Text excerpt Start Marker

But while Jones discredited the rationales offered for the distinction, Clement notes that Straub did not, instead finding a rational relationship between the definition of marriage in the act and the aims of Congress in enacting the law.
In defining marriage as exclusively between a man and a woman, Clement says, Congress is rationally pursuing the goals of providing a stable structure to raise unintended and unplanned offspring, encouraging the rearing of children by their biological parents and promoting childrearing by both a mother and a father.
He lauds Straub for saying that DOMA reflects "the understanding of marriage…throughout our nation's history" and that "if this understanding is to be changed…it is for the American people to do so."
Amicus Arguments
The procedural posture of the case is unique because, in the words of Clement, in February 2010, three months after Windsor filed suit in New York, "The Justice Department stops defending DOMA and starts attacking it."
BLAG voted 3-2 on party lines to step in and defend the statute.
The presence of the Obama administration on the side of Windsor and the entry of BLAG into the lawsuit prompted the Supreme Court to ask for opinions on two questions of jurisdiction from court-appointed amicus Vicki Jackson of Harvard Law School, who submitted a brief with Patricia Millett, Ruthanne Deutsch and Michael Small of Akin Gump Strauss Hauer & Feld.
On the first issue, Jackson concluded that BLAG lacks Article III standing "to defend the constitutionality of laws that do not concern its own specific prerogatives."
The interest here "in assuring that the law is enforced is a generalized one," Jackson states. "It is the Executive Branch, not Congress, that is obligated to 'take care' that laws are enforced."
"Moreover, any injury that might arise from nondefense of a law would be to the whole Congress, which one House cannot assert alone," she states.
On the second question posed by the court, Jackson states the Obama administration's "agreement with the courts below (and with Windsor) deprives this Court of jurisdiction, because the United States suffers no injury sufficient to invoke Article III jurisdiction."
Ten amici have filed briefs backing BLAG in its defense of the law.

Text excerpt End Marker

◆ **Problems to work on**:
• 1. Reproduce the passage of the DOMA case text between "But while Jones" and "and a father.", inclusive.
• 2. In two sentences, summarize the text on the DOMA case.

Supplied entries Start Marker

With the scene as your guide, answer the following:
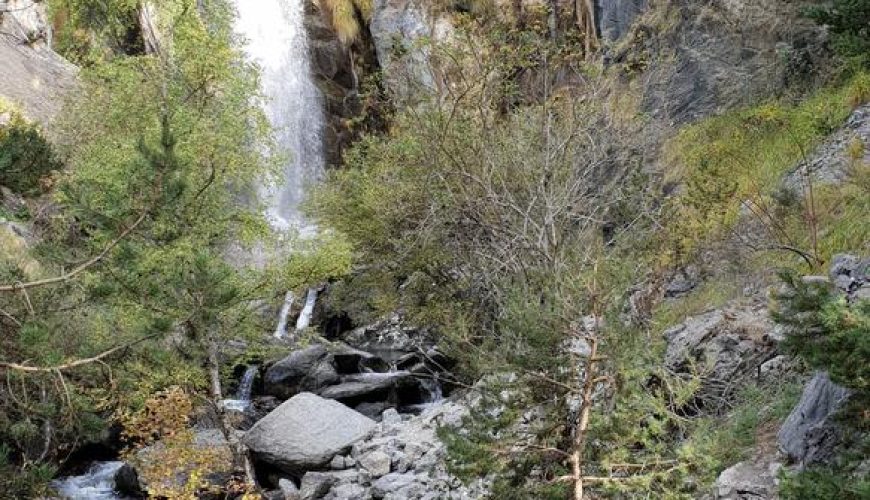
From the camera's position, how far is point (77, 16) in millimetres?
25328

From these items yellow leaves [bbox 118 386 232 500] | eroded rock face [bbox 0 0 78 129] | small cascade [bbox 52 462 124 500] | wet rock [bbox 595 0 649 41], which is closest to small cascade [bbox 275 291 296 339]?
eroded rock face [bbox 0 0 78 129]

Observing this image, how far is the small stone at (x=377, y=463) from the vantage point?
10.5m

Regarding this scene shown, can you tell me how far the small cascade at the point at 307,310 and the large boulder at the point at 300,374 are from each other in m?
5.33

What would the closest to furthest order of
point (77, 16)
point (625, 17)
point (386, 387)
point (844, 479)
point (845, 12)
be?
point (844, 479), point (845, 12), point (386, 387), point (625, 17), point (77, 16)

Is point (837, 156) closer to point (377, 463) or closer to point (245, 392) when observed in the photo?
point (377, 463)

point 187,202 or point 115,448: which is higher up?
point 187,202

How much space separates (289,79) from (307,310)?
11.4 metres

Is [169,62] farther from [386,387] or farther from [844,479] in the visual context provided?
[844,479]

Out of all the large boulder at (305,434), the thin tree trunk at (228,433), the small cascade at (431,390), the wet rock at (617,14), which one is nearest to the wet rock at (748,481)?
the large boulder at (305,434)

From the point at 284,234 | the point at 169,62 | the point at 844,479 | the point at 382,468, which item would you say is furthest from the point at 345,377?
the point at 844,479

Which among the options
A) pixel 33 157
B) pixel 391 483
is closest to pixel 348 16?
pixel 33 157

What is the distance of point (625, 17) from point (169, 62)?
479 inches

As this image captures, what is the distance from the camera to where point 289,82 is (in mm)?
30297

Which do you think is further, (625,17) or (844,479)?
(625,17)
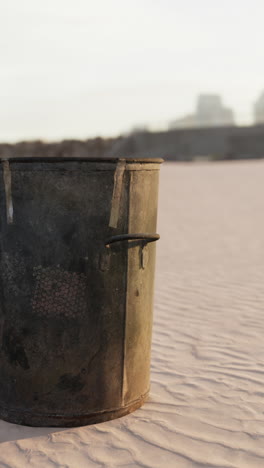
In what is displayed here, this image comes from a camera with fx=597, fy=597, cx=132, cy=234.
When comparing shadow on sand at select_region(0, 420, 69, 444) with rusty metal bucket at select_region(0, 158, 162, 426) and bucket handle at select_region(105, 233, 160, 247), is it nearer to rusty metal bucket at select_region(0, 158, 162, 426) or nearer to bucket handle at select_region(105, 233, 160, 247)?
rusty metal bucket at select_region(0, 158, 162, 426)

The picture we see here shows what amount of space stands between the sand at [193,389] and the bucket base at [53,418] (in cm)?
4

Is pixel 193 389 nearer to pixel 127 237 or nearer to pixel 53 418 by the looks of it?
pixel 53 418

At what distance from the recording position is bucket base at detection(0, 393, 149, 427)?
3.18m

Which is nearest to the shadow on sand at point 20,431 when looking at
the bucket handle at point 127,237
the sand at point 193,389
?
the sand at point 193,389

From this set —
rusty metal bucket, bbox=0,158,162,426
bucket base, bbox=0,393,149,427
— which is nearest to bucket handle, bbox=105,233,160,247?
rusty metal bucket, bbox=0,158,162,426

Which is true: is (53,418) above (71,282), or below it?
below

Supplied entries End Marker

◆ **Answers provided**:
• 1.
But while Jones discredited the rationales offered for the distinction, Clement notes that Straub did not, instead finding a rational relationship between the definition of marriage in the act and the aims of Congress in enacting the law.
In defining marriage as exclusively between a man and a woman, Clement says, Congress is rationally pursuing the goals of providing a stable structure to raise unintended and unplanned offspring, encouraging the rearing of children by their biological parents and promoting childrearing by both a mother and a father.

• 2. Clement notes that, unlike Jones, Straub found a rational relationship between DOMA's definition of marriage and the aims of Congress, such as promoting childrearing by both a mother and a father. After the Justice Department stopped defending DOMA and BLAG stepped in to defend it, court-appointed amicus Vicki Jackson concluded that BLAG lacks Article III standing and that the Obama administration's agreement with the courts below deprives the Supreme Court of jurisdiction.